Her response: “I learned that I’m always gonna be a sad-girl poet, no matter the subject, and that’s alright. Grief is an elemental part of the human experience & an elemental part of me.”
We asked Sequoia to share the part of the artistic process that is the most satisfying for her and also what fuels her desire to write.
Her response: “Sounding out a poem, either alone or in front of an audience, and moving energy. A good poem shifts the air and courses through the body. I love that act of transformation.
“Poetry erupts from me, flows through me, becomes impatient then petulant if I turn away for too long. There is no other option. Even the most difficult writing gives me a deep sense of pleasure and belonging because, during the process, I know that I am fulfilling my purpose.”
We then asked what her biggest fear is as a writer and she gave us two answers:
- Dying before I’ve said everything; dying before I’ve read everything.
- Making some kind of horrifying mistake in a published piece & having (black) writers whom I admire turn away from me, leaving me in lonely obscurity for the remainder of my career. Haha! This second fear is irrational, I think.
We asked if she has any recent or upcoming projects she’d like to share.
Her response: “Yes, I have two recent publications: Little Girl Blue: Poems (winner of 2021 Host Publications Chapbook prize) and a study of Kendrick’s Lamar To Pimp a Butterfly (33 1/3 series, Bloomsbury).
More projects are coming: a bibliographic review of the poetry of Jayne Cortez; an essay on the funk impulse of rap music; a memoir.”
That’s quite a lot going on and kudos for getting so much wonderful work out into the world!

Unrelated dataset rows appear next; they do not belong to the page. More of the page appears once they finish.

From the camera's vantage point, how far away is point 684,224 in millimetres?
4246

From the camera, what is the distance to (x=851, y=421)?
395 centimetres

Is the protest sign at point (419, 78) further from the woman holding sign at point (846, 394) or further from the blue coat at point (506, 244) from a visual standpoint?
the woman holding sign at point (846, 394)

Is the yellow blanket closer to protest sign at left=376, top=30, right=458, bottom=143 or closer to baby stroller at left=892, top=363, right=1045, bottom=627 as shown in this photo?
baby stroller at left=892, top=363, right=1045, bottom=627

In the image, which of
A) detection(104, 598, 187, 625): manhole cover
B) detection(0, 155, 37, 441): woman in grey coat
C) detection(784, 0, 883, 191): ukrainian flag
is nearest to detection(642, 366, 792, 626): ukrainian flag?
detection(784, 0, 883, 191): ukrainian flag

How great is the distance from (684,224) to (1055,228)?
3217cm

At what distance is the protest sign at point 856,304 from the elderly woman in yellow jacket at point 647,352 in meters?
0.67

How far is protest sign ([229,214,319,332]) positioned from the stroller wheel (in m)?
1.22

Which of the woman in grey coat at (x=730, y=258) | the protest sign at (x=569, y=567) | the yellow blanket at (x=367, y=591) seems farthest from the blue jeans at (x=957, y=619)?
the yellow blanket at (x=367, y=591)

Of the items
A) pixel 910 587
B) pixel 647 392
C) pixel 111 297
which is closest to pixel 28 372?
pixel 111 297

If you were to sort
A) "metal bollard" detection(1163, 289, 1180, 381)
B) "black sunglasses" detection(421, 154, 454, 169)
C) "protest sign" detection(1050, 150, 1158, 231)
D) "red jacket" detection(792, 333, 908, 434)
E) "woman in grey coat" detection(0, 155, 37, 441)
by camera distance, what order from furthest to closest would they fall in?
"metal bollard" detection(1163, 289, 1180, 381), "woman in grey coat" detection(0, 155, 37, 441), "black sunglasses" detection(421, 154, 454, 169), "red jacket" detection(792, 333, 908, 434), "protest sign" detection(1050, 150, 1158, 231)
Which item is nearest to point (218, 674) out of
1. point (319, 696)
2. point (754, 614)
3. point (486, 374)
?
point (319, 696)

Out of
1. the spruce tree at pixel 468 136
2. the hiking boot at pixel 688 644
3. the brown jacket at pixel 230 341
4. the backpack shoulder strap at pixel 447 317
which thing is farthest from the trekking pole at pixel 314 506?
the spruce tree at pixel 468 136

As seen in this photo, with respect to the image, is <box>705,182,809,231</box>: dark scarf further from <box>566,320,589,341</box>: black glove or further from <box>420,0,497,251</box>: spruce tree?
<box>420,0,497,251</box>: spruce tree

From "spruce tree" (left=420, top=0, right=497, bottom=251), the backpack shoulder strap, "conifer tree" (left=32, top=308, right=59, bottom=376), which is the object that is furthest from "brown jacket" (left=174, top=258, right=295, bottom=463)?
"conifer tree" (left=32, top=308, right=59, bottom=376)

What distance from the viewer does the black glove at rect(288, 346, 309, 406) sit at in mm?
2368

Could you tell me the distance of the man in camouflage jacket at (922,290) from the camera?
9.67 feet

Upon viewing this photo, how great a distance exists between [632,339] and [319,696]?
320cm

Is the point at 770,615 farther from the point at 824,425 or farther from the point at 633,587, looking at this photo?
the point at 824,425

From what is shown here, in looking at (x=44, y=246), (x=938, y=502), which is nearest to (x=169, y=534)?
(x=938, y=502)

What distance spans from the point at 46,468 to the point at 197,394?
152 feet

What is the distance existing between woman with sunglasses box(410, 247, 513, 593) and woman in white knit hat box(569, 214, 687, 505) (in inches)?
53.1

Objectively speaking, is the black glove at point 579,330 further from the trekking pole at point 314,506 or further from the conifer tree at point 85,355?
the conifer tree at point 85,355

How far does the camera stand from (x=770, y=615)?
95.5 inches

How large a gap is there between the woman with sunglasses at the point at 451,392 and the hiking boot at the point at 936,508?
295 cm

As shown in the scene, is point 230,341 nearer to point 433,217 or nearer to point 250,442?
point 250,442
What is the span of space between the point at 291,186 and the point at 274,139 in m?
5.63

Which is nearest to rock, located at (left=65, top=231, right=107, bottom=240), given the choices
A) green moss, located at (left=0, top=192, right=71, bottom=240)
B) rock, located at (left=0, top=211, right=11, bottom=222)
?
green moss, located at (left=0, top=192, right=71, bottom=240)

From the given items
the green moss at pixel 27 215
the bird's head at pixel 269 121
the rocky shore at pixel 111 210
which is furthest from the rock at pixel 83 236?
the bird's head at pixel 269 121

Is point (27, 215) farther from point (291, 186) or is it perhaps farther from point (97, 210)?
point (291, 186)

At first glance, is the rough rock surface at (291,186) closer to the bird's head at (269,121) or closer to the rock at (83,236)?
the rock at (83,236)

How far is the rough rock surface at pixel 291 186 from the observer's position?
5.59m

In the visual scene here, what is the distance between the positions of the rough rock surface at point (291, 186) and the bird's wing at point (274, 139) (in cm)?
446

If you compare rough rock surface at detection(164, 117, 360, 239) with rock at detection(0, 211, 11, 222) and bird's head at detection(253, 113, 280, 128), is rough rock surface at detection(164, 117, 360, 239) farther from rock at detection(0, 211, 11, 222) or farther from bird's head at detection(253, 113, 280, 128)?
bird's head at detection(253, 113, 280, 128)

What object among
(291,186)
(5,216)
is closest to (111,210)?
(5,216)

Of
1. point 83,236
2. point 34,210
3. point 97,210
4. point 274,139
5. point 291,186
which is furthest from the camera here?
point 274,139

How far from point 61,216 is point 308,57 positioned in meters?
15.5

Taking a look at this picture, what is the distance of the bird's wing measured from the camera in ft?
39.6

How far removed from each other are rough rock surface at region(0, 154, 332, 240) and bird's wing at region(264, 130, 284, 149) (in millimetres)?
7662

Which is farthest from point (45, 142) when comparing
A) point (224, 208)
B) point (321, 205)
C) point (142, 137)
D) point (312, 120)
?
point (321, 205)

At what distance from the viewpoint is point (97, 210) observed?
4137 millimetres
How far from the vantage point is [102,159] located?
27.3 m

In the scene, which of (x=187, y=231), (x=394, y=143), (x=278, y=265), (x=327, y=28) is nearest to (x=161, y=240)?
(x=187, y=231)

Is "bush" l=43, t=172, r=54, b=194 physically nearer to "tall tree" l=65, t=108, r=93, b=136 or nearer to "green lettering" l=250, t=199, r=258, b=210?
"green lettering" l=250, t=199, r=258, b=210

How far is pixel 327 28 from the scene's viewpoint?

This leads us to ask what her biggest influences are and what she enjoys reading.
Her response: “It seems I always return to Langston Hughes. The novels of Toni Morrison and James Baldwin are well-worn in my house. For laughter, I read Chester Himes & The Boondocks comic strips. For solemnity, I read Etheridge Knight, Robert Hayden & Georgia Douglas Johnson. For inspiration, I read Evie Shockley. Douglas Kearney, & Lucille Clifton. For theorizing, I read bell hooks, Christina Sharpe, Kevin Quashie, & Robin DG Kelly. My favorite audiobook is Mariah Carey’s memoir, The Meaning of Mariah Carey. I really want to spend long, uninterrupted time with the poetry of Sherley Anne Williams.
And finally, as it is will all our artists, we asked what she thinks of when she hears the phrase “The Good Life” and her response seems to be a poem, in and of itself…
“clean air
clean water
sound mind
dreamy sex
dreamy sleep
lush crops
clear sky
stormy sky
homeostasis
no racists
no rapists
no capitalists
no prisons
no police pigs
no slave wages
no war
no war
no travel restrictions
no abortion bans
no capitol insurrections
no hands-up-don’t-shoot shooting deaths
no CPS-gonna-take-your-babies kinda deaths
no blue-ooze*-wipe-your-home-away type of deaths
but all the blues
*Shout out Jayne Cortez, I am thinking of her poem “I Got the Blue-Ooze 93”
Sounding this out causes quite a bit of movement.. Love it!!
Thanks again, Sequoia! We’re honored you trusted us with your words and glad you’ve been able to create something from the experience of being reunited with your sister. We wish you the best in life and all your writing endeavors.